--- Records provided Enclosed Below ---

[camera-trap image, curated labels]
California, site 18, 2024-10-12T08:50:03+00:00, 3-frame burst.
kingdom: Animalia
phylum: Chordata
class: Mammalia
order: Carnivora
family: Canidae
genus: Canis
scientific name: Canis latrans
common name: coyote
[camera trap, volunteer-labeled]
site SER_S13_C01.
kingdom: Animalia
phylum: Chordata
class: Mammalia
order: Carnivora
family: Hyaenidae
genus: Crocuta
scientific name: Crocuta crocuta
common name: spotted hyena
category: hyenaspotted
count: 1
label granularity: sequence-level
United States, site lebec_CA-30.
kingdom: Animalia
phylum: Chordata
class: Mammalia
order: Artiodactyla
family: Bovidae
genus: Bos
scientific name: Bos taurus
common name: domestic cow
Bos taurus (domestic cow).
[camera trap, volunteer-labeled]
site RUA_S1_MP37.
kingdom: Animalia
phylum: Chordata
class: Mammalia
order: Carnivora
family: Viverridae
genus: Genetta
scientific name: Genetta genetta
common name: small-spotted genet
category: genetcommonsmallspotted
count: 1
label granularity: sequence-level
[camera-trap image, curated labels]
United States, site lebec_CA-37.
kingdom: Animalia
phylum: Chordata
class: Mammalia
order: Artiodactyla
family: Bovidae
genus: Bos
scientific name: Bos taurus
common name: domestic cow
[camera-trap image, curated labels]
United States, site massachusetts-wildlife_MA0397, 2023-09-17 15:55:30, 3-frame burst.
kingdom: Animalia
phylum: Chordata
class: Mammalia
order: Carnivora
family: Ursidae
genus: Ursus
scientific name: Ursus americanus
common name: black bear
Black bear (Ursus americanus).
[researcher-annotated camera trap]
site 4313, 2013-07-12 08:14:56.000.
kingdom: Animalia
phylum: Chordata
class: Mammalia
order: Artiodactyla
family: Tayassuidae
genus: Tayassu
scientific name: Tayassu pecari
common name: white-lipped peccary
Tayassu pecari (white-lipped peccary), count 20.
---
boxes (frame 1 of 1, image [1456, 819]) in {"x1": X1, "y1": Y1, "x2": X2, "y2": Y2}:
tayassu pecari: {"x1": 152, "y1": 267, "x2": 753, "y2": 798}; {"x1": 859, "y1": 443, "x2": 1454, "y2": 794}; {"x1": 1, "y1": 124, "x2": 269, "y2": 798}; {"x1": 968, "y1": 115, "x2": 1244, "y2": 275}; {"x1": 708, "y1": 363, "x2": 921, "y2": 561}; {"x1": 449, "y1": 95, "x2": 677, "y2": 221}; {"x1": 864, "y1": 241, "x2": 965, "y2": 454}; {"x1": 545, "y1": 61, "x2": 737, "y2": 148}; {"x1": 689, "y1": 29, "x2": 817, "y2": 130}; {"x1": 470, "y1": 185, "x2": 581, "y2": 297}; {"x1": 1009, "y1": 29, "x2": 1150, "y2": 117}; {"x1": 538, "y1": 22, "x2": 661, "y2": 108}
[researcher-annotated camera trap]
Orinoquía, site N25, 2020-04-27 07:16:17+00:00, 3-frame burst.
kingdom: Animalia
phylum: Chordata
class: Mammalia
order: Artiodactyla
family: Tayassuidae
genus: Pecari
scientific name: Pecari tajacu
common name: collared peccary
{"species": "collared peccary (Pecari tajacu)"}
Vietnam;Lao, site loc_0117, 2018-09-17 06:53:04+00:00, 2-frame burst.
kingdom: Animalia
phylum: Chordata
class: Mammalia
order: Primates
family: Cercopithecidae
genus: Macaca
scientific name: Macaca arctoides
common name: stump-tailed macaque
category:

--- End of Enclosed Records provided ---

### What you need to do
A verbatim transcription of all the entries above is required.

### Output below
[camera-trap image, curated labels]
California, site 18, 2024-10-12T08:50:03+00:00, 3-frame burst.
kingdom: Animalia
phylum: Chordata
class: Mammalia
order: Carnivora
family: Canidae
genus: Canis
scientific name: Canis latrans
common name: coyote
[camera trap, volunteer-labeled]
site SER_S13_C01.
kingdom: Animalia
phylum: Chordata
class: Mammalia
order: Carnivora
family: Hyaenidae
genus: Crocuta
scientific name: Crocuta crocuta
common name: spotted hyena
category: hyenaspotted
count: 1
label granularity: sequence-level
United States, site lebec_CA-30.
kingdom: Animalia
phylum: Chordata
class: Mammalia
order: Artiodactyla
family: Bovidae
genus: Bos
scientific name: Bos taurus
common name: domestic cow
Bos taurus (domestic cow).
[camera trap, volunteer-labeled]
site RUA_S1_MP37.
kingdom: Animalia
phylum: Chordata
class: Mammalia
order: Carnivora
family: Viverridae
genus: Genetta
scientific name: Genetta genetta
common name: small-spotted genet
category: genetcommonsmallspotted
count: 1
label granularity: sequence-level
[camera-trap image, curated labels]
United States, site lebec_CA-37.
kingdom: Animalia
phylum: Chordata
class: Mammalia
order: Artiodactyla
family: Bovidae
genus: Bos
scientific name: Bos taurus
common name: domestic cow
[camera-trap image, curated labels]
United States, site massachusetts-wildlife_MA0397, 2023-09-17 15:55:30, 3-frame burst.
kingdom: Animalia
phylum: Chordata
class: Mammalia
order: Carnivora
family: Ursidae
genus: Ursus
scientific name: Ursus americanus
common name: black bear
Black bear (Ursus americanus).
[researcher-annotated camera trap]
site 4313, 2013-07-12 08:14:56.000.
kingdom: Animalia
phylum: Chordata
class: Mammalia
order: Artiodactyla
family: Tayassuidae
genus: Tayassu
scientific name: Tayassu pecari
common name: white-lipped peccary
Tayassu pecari (white-lipped peccary), count 20.
---
boxes (frame 1 of 1, image [1456, 819]) in {"x1": X1, "y1": Y1, "x2": X2, "y2": Y2}:
tayassu pecari: {"x1": 152, "y1": 267, "x2": 753, "y2": 798}; {"x1": 859, "y1": 443, "x2": 1454, "y2": 794}; {"x1": 1, "y1": 124, "x2": 269, "y2": 798}; {"x1": 968, "y1": 115, "x2": 1244, "y2": 275}; {"x1": 708, "y1": 363, "x2": 921, "y2": 561}; {"x1": 449, "y1": 95, "x2": 677, "y2": 221}; {"x1": 864, "y1": 241, "x2": 965, "y2": 454}; {"x1": 545, "y1": 61, "x2": 737, "y2": 148}; {"x1": 689, "y1": 29, "x2": 817, "y2": 130}; {"x1": 470, "y1": 185, "x2": 581, "y2": 297}; {"x1": 1009, "y1": 29, "x2": 1150, "y2": 117}; {"x1": 538, "y1": 22, "x2": 661, "y2": 108}
[researcher-annotated camera trap]
Orinoquía, site N25, 2020-04-27 07:16:17+00:00, 3-frame burst.
kingdom: Animalia
phylum: Chordata
class: Mammalia
order: Artiodactyla
family: Tayassuidae
genus: Pecari
scientific name: Pecari tajacu
common name: collared peccary
{"species": "collared peccary (Pecari tajacu)"}
Vietnam;Lao, site loc_0117, 2018-09-17 06:53:04+00:00, 2-frame burst.
kingdom: Animalia
phylum: Chordata
class: Mammalia
order: Primates
family: Cercopithecidae
genus: Macaca
scientific name: Macaca arctoides
common name: stump-tailed macaque
category:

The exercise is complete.